7. Steps 3, 4 and 6 may be repeated until the reservoir 10 is economically and properly drilled with spaced apart production and injection well bores. The horizontal production and injection well bores may be in a common horizontal plane if the reservoir 10 is of relatively shallow height, or the production and injection well bores may be spaced in two or more different horizontal planes.

8. Complete the model in accordance with all of the data or information attained through the log and drill stem testing of the well bores. Consideration of the controlled reservoir production technology may then be made in light of the contents of the model in order to determine the controlled reservoir production needs at the subsurface formation 10.

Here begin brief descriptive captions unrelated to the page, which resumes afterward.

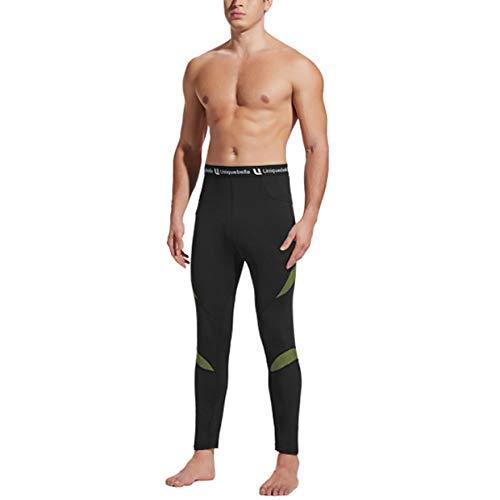 UNIQUEBELLA Thermounterwäsche Unterhose, Funktions Herren Funktionswäsche Skiunterwäsche Winter Suit Ski Thermo-Unterwäsche Thermowäsche Leggings (Schwarz, L)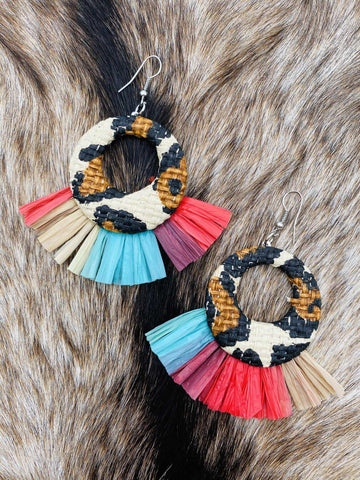 Your Biggest Fan Leopard Hoop Earrings-Southern Fried Chics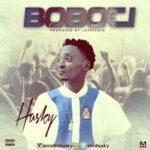 """Husky – """"Boboti"""" (Prod by JayPizzle)"""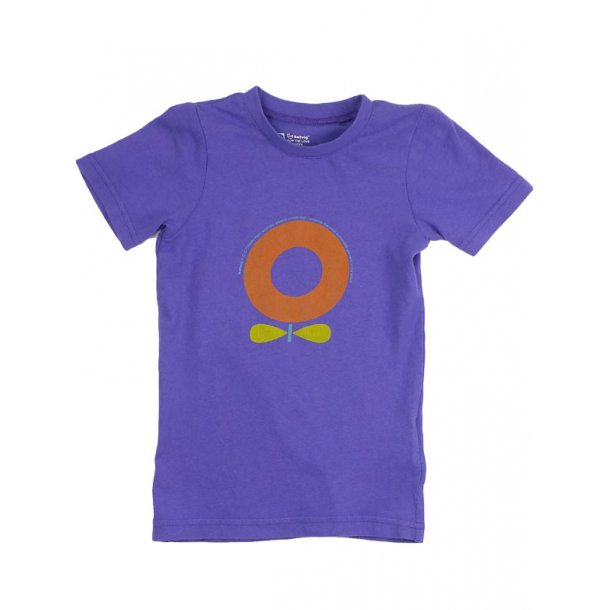 T-Shirt in lila Bio Baumwolle mit Apfel
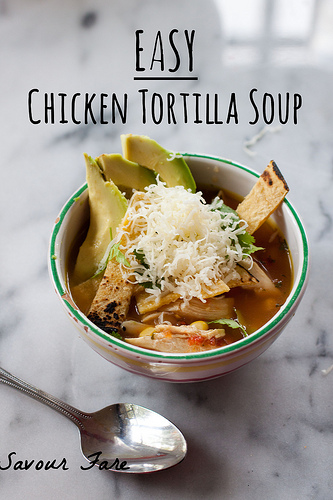 Easy Chicken Tortilla Soup txt
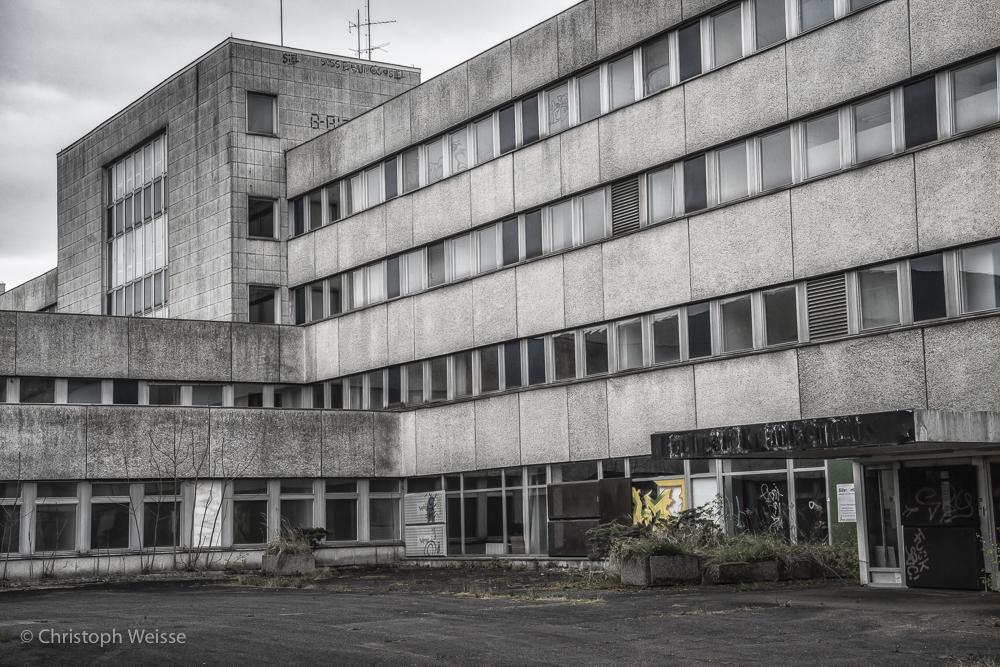 Fotograf-ChristophWeisse-Baden-Brugg-Stasiklinik Berlin-1.jpg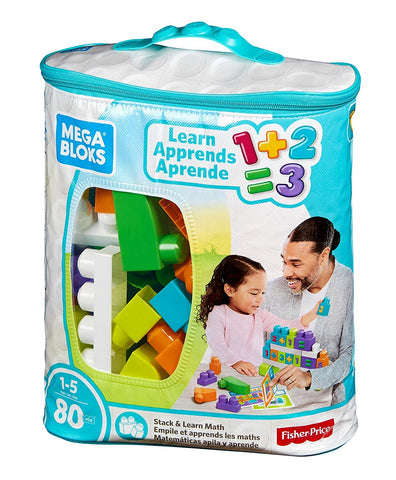 Mega Bloks Building Basics Stack & Learn Math brickskw bricks kw kuwait lego online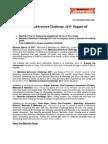 'Mahindra Adventure Challenge, 2011' flagged off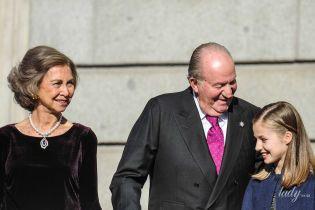 В бархатном платье и с жемчугом на шее: 80-летняя королева София впечатлила новым образом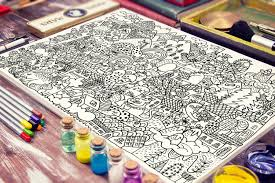 coloring page for kids big cat coloring poster for kids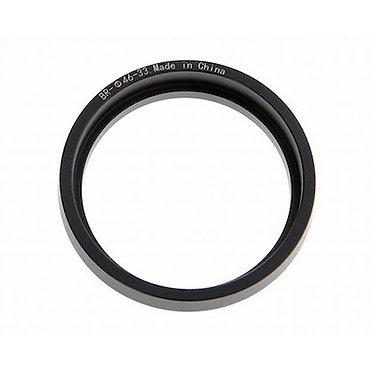 DJI Balancing Ring 17mm f1.8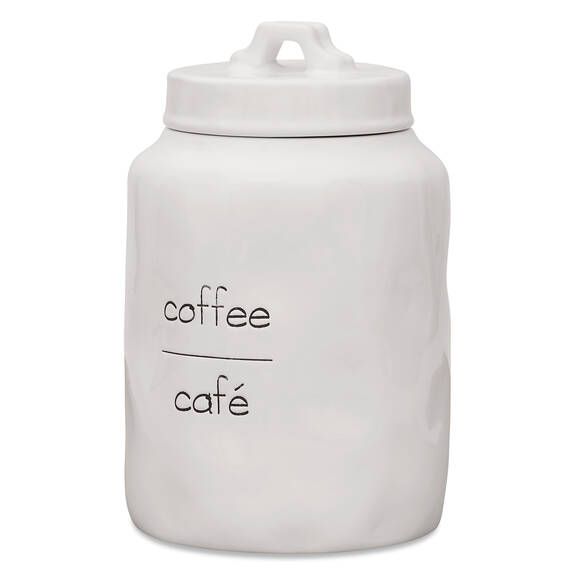 Demi Coffee Canister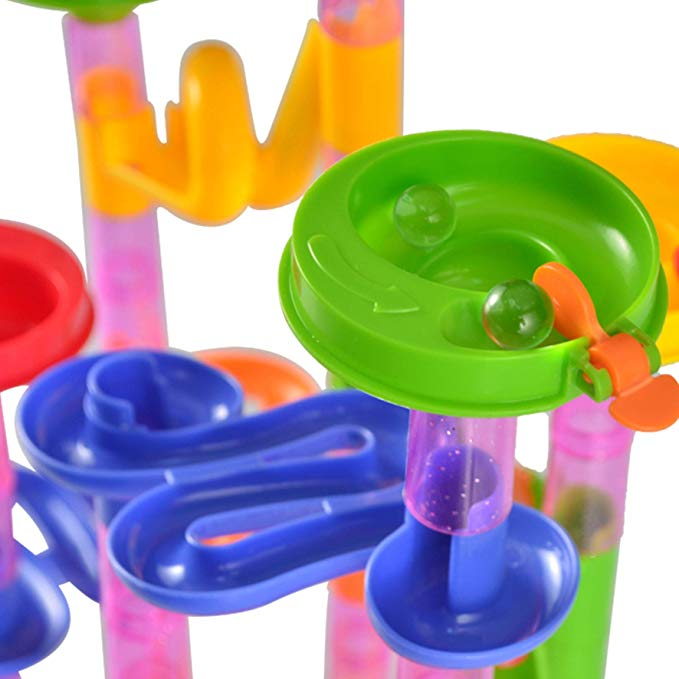 196 Pcs Marble Run Compact Set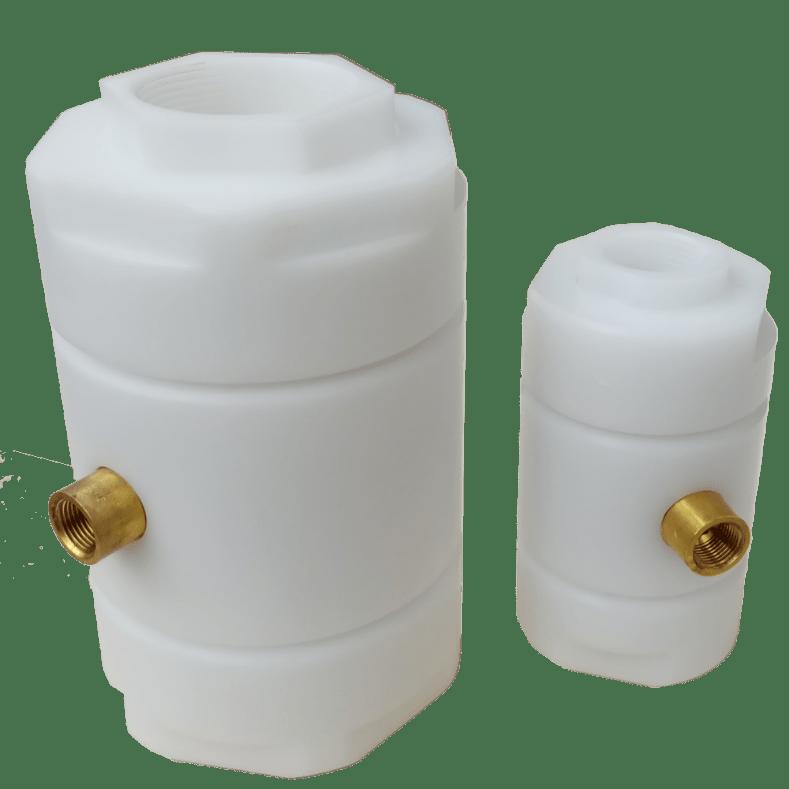 Βαλβίδες-τύπου-συστολής-(pinch-valves)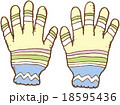 手袋 18595436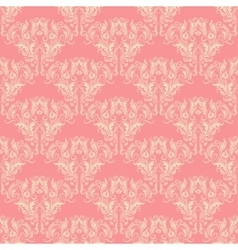 seamless background with lace ornament vector image vector image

9. Install in all of the well bores the necessary injection control valves 20, production intake control valves 19, and sensors 18.

At each injection wellhead 22 a valve 50 is employed to control the volume of fluid flow in the well. A meter 52 measures this flow rate. The meter also includes a pressure gauge. Information as to pressure and flow rate is fed by a conductor 54 to the surface control system 56 which contains the computer in which the formation model is stored. A valve 58 and a pressure gauge 60 are in like manner installed at each production wellhead 64. Conductor 62 transmits information from meter and pressure gauges 58 and 60 to the surface control system 56. Conductors 54 and 62 are extended as conductors 54A and 62A, respectively, to the production and injection valves and the bore hole sensors located in the well bores. These conductors are used to control the opening and closing of the bore hole valves and to transmit data to the computer regarding the formation characteristics.

10. Operate the computer model to determine the best production procedure in light of the known reservoir data.

11. Initiate the flow of injection fluids through the injection well heads 22 of the injection well bores. Automatically open and/or close the valves 19 and 20 as prescribed by the computer model. It may be found desirable to use proper or well known injection fluids from the very beginning of a well production operation in a new reservoir 10 to maintain best overall productivity. In partially produced reservoirs the optimum time of use of the injection fluids must be determined.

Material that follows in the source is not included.